Copy the records exactly, leaving out every picture.

▶

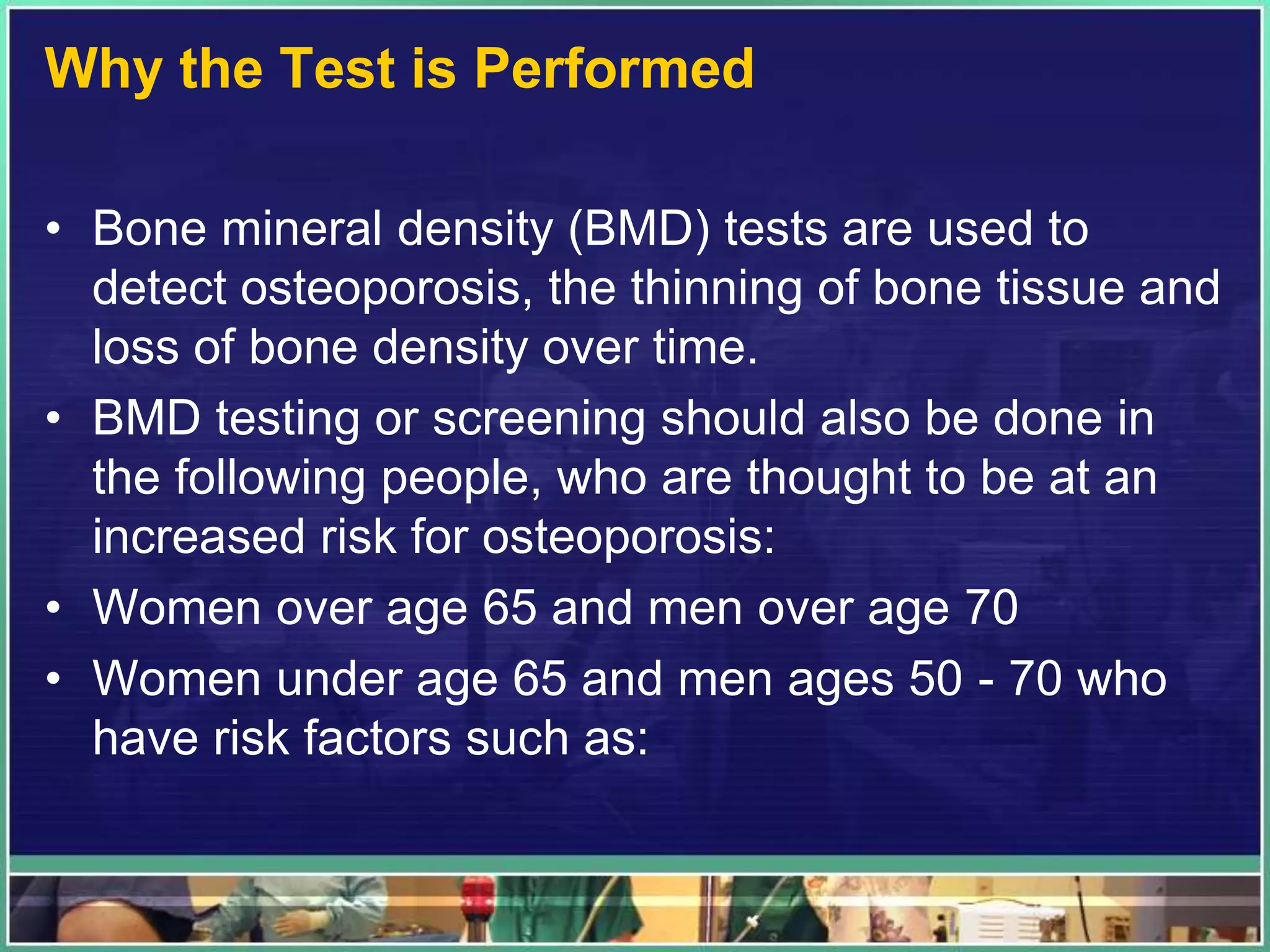 Why the Test is Performed

• Bone mineral density (BMD) tests are used to detect osteoporosis, the thinning of bone tissue and loss of bone density over time.
• BMD testing or screening should also be done in the following people, who are thought to be at an increased risk for osteoporosis:
• Women over age 65 and men over age 70
• Women under age 65 and men ages 50 - 70 who have risk factors such as:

◀

» **Response**
 Why the Test is Performed

• Bone mineral density (BMD) tests are used to detect osteoporosis, the thinning of bone tissue and loss of bone density over time.
• BMD testing or screening should also be done in the following people, who are thought to be at an increased risk for osteoporosis:
• Women over age 65 and men over age 70
• Women under age 65 and men ages 50 - 70 who have risk factors such as:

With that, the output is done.